ISF : l'impôt absurde payé par les millionnaires... mais pas par les milliardaires

Il faut sur ce sujet rappeler plusieurs choses. Premièrement, ce qui a le plus raboté l’ISF, c’est la décision du conseil constitutionnel de limiter l’imposition des revenus à 70%, chiffre au delà duquel elle devient "confiscatoire". Le résultat de cette décision était u ne situation absurde dans laquelle l’ISF était payé par des millionnaires, mais pas par des milliardaires. Tant que cela perdurera, rétablir l’ISF ne ferait que revenir à cette situation antérieure, peu satisfaisante.

Deuxièmement, l’impôt sur la fortune avait des défauts difficiles à évaluer, conduisant en particulier des entreprises familiales à des contorsions multiples qui pénalisaient leur développement. Supprimer l’ISF avait pour but de réduire ces distorsions et de réduire le biais français en faveur de l’investissement immobilier, et au détriment de l’investissement productif dans les entreprises.

Troisièmement, S’il est difficile de juger de l’impact de la suppression de l’ISF sur les distorsions de comportement des entreprises, l’effet de sa suppression sur l’investissement productif semble nul. De manière générale, l’investissement réagit peu à la fiscalité et beaucoup plus aux carnets de commande.

Faut-il rétablir l'ISF ?

Dans ces conditions, on pourrait trouver justifié de revenir sur cette suppression de l’ISF, et d’augmenter la fiscalité pesant sur les grandes entreprises, plutôt que d’imposer de nouvelles contraintes aux ménages et aux classes moyennes.

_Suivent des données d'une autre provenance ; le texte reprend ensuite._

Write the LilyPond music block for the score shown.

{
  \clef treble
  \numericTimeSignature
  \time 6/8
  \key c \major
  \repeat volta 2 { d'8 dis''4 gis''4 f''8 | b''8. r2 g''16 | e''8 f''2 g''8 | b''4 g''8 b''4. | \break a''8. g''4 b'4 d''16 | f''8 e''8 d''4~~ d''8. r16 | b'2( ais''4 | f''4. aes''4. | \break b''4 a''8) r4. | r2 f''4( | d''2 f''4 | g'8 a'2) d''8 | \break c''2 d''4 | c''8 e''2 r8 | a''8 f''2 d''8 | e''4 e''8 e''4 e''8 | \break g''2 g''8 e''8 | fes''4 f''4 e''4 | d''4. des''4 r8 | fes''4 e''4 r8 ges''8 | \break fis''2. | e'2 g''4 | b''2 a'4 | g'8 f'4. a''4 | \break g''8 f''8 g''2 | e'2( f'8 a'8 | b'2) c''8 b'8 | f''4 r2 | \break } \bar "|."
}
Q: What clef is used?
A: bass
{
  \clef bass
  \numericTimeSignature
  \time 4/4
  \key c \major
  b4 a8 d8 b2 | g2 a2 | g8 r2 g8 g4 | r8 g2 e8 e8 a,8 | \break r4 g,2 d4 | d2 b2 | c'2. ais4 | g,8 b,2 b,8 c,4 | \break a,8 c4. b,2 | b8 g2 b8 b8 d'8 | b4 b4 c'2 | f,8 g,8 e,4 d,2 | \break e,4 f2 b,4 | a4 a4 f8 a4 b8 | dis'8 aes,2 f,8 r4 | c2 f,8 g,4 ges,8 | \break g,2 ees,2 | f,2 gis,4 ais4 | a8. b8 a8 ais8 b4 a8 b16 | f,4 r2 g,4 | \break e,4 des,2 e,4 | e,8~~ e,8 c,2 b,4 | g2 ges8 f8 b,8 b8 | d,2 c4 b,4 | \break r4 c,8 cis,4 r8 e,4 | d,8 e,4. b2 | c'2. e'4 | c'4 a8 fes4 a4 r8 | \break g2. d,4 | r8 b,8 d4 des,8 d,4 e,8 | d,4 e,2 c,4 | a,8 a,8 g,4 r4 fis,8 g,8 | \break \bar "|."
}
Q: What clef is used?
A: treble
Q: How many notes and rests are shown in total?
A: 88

Mais cela pose plusieurs problèmes.

La fiscalité française pesant sur les entreprises et le capital est déjà complexe et particulièrement instable. Il serait bon de stabiliser cette fiscalité plutôt que de multiplier nouveaux impôts, exemptions, niches fiscales, et autres distorsions qui rendent le système opaque et imprévisible. Les jeux permanents avec la fiscalité au gré des alternances politiques et des slogans de campagne sont nuisibles.

Ensuite, l’idée que la situation des finances publiques françaises rend nécessaire des restrictions budgétaires, et pose la question du "qui va payer" doit être elle même contestée. Ce que nous a montré la crise du Covid – que les économistes savent depuis longtemps – c’est que le niveau de dette publique français n’est pas trop élevé et que la trajectoire des finances publiques n’a rien d’insoutenable. Alors que le montant de la dette publique a considérablement augmenté depuis 20 ans, le coût de son service a constamment diminué. Il y a bien entendu des limites à ce que l’Etat peut dépenser : mais elles ne sont pas atteintes, et ne sont pas déterminées par le "poids de la dette".

Quoi qu'il en coûte : voilà revenir le débat sur la dette public

Au fond la dette publique reprend la place qu’elle avait dans le débat public avant la crise du Covid : celle d’un croquemitaine qu’on agite pour justifier une politique qu’on a envie de mener, alors qu’elle serait très impopulaire sans cela. C’est ainsi que l’on peut justifier de diminuer les retraites ou des dépenses sociales d’un côté, ou "faire payer les riches" de l’autre.

La France fait face à de nombreux défis, le choc du vieillissement, la transition énergétique. Au lieu d’être considérés comme des problèmes concrets à résoudre, ceux-ci ne sont présentés que comme des contraintes inéluctables, la seule question étant de savoir sur qui les faire peser. Cette paralysie est ce qui est réellement préoccupant dans ce débat.